Hortz: How can managers determine if these vehicles are the best ones for their investment strategies and if they are prepared to launch these vehicles? How do you help in this process?
Nick Darsch: The marketplace for these products today is still maturing. Often, managers must pull together a network of resources and subject matter experts to understand the market and use these inputs to help design a successful product. We often say that it takes close to $100m product AUM to put a new fund in a position to succeed, that’s because most of the critical distribution outlets have both track record and fundraising requirements before they will even entertain an interval or tender offer fund. That’s where Ultimus can provide a lot of value. We track the pulse of the market and recent trends from a structuring, demand and regulatory perspective. Our team can introduce the stakeholders that sponsors can engage to help create their product. The space is rapidly evolving, and it is important for sponsors to work with a partner fully invested in the space.

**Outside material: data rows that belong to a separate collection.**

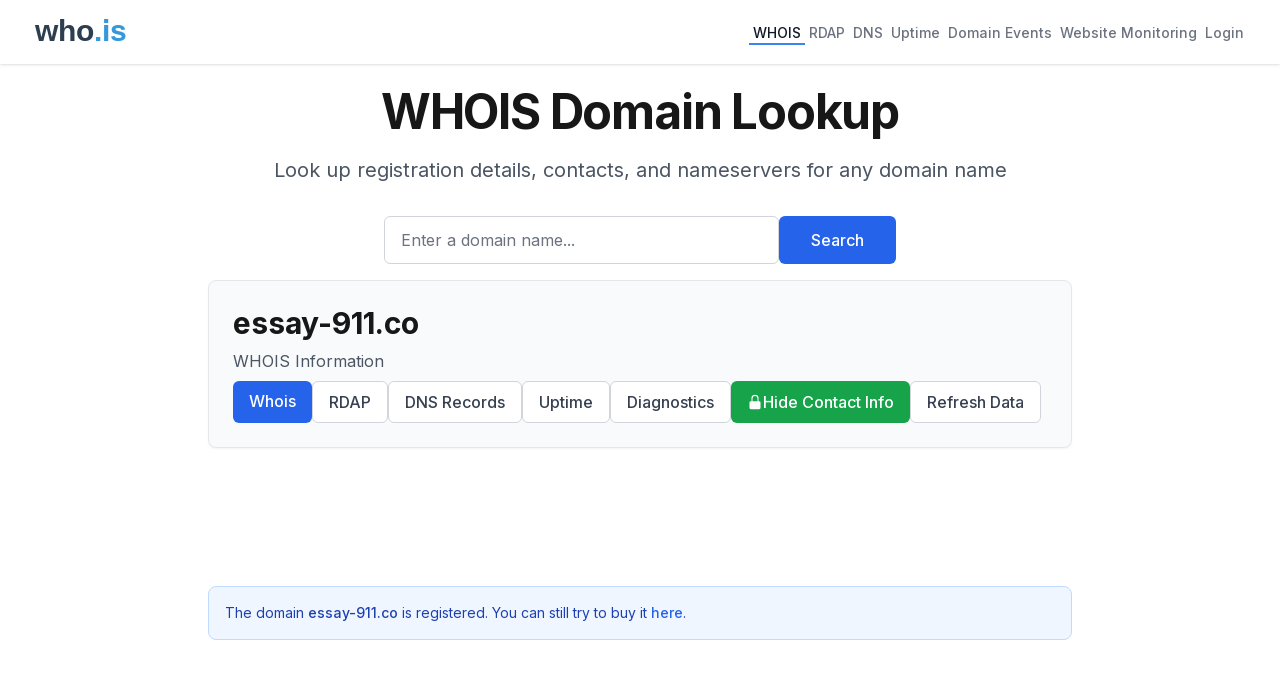

--- FILE ---
content_type: text/html; charset=utf-8
request_url: https://www.google.com/recaptcha/api2/aframe
body_size: 268
content:
<!DOCTYPE HTML><html><head><meta http-equiv="content-type" content="text/html; charset=UTF-8"></head><body><script nonce="HG_w4QGLKWcbG12y_d2Izw">/** Anti-fraud and anti-abuse applications only. See google.com/recaptcha */ try{var clients={'sodar':'https://pagead2.googlesyndication.com/pagead/sodar?'};window.addEventListener("message",function(a){try{if(a.source===window.parent){var b=JSON.parse(a.data);var c=clients[b['id']];if(c){var d=document.createElement('img');d.src=c+b['params']+'&rc='+(localStorage.getItem("rc::a")?sessionStorage.getItem("rc::b"):"");window.document.body.appendChild(d);sessionStorage.setItem("rc::e",parseInt(sessionStorage.getItem("rc::e")||0)+1);localStorage.setItem("rc::h",'1768988201672');}}}catch(b){}});window.parent.postMessage("_grecaptcha_ready", "*");}catch(b){}</script></body></html>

Hortz: Can you share some examples of different interval fund launches you consulted on to illustrate this process?
Nick Darsch: We have had the opportunity to work with many of the new, innovative launches in the past few years. From large multi-national asset managers building out a new retail alts business, to portfolio manager spinouts from some of the largest private equity and credit sponsors, to direct-to-investor/advisor digital platforms, and large alts and ’40 Act sponsors entering the market. The motivations and design of the business in each of those cases are different but the intentional aspect of product design is the same – understanding your client’s needs, how your product can solve those challenges, and marrying those demands within the regulatory framework is critical.
Hortz: Can you offer any advice or recommendations to RIAs and asset managers thinking about launching an interval or tender offer fund?
Nick Darsch: The key is to have a game plan. A ‘build it and they will come’ mentality will not work in this space. More and more products are coming to market. It is critical to design a product here with intentionality and, even though understanding of the structures and asset classes in this space has matured, there is still a huge need for education in the marketplace.